The Poro, or Purrah or Purroh, is a men's secret society in Sierra Leone, Liberia, Guinea, and the Ivory Coast, introduced by the Mane people. It is sometimes referred to as a hunting society and only males are admitted to its ranks. The female counterpart of the Poro society is the Sande society.

Structure

The Poro society was part of the culture introduced by Mane people, migrants to the region as early as 1000 AD.

Two affiliated and secret associations exist in Sierra Leone, the Yassi and the Bundu. The first is nominally reserved for females, but members of the Poro are admitted to certain ceremonies. All the female members of the Yassi must be also members of the Bundu, which is strictly reserved to women. In Liberia, the female equivalent of the Poro is the Sande society.

Of the three, the Poro is by far the most important. The entire native population is governed by its code of laws. It primarily represents a type of fraternal society to which even infants are temporarily admitted. The ceremony for them consists of carrying them into the Poro bush and out again.

* _Aim_
Extract from the Poro society passage the part from "The Poro society was" up to and including "Poro is the Sande society.", copying it word for word.

* _Supplied records_
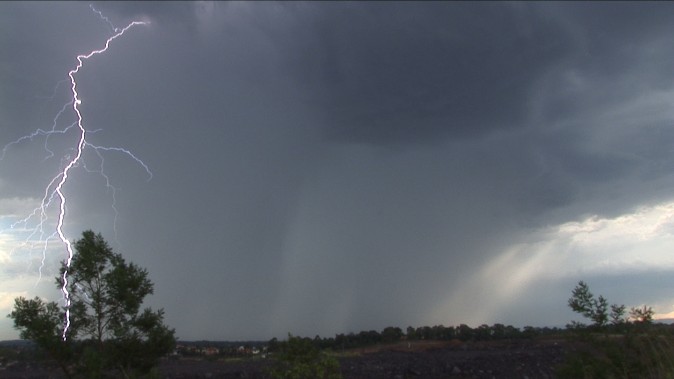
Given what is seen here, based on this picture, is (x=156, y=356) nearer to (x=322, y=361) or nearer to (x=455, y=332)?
(x=322, y=361)

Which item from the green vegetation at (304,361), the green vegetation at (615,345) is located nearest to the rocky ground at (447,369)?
the green vegetation at (615,345)

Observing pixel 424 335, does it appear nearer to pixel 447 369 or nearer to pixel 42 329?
pixel 447 369

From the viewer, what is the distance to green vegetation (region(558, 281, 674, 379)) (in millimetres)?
13062

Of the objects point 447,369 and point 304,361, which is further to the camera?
point 447,369

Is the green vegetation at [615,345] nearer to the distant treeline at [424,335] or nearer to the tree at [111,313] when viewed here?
the tree at [111,313]

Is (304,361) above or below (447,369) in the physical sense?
above

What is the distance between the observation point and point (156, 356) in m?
22.8

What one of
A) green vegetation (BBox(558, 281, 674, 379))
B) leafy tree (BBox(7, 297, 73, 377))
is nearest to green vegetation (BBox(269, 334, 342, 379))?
green vegetation (BBox(558, 281, 674, 379))

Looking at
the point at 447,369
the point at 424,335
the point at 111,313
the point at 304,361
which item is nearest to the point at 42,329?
the point at 111,313

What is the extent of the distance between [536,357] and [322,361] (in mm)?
35796

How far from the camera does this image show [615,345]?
540 inches

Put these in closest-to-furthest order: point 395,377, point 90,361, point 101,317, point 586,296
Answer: point 586,296, point 90,361, point 101,317, point 395,377

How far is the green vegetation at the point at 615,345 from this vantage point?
13.1 metres

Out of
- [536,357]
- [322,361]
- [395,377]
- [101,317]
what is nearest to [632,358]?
[322,361]
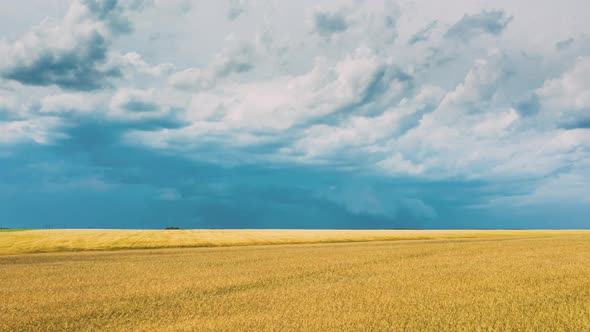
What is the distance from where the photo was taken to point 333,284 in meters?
15.0

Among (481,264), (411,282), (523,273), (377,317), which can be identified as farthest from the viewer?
(481,264)

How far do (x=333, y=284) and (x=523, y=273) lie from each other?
25.0 ft

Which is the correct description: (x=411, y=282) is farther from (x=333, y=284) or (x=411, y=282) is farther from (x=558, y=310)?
(x=558, y=310)

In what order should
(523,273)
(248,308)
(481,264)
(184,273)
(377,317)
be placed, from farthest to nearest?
→ (481,264) → (184,273) → (523,273) → (248,308) → (377,317)

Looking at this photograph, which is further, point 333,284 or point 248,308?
point 333,284

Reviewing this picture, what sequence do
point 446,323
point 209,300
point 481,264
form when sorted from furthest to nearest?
1. point 481,264
2. point 209,300
3. point 446,323

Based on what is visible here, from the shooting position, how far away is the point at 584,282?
14.8 m

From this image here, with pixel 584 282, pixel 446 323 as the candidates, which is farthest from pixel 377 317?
pixel 584 282

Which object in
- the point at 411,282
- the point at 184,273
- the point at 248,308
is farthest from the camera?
the point at 184,273

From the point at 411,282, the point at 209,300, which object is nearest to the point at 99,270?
the point at 209,300

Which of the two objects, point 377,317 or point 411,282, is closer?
point 377,317

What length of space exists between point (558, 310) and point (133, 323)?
982cm

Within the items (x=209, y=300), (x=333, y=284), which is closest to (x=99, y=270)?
(x=209, y=300)

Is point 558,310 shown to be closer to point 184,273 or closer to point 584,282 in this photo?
point 584,282
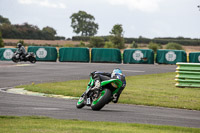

* _Written reply_
The Poro society was part of the culture introduced by Mane people, migrants to the region as early as 1000 AD.

Two affiliated and secret associations exist in Sierra Leone, the Yassi and the Bundu. The first is nominally reserved for females, but members of the Poro are admitted to certain ceremonies. All the female members of the Yassi must be also members of the Bundu, which is strictly reserved to women. In Liberia, the female equivalent of the Poro is the Sande society.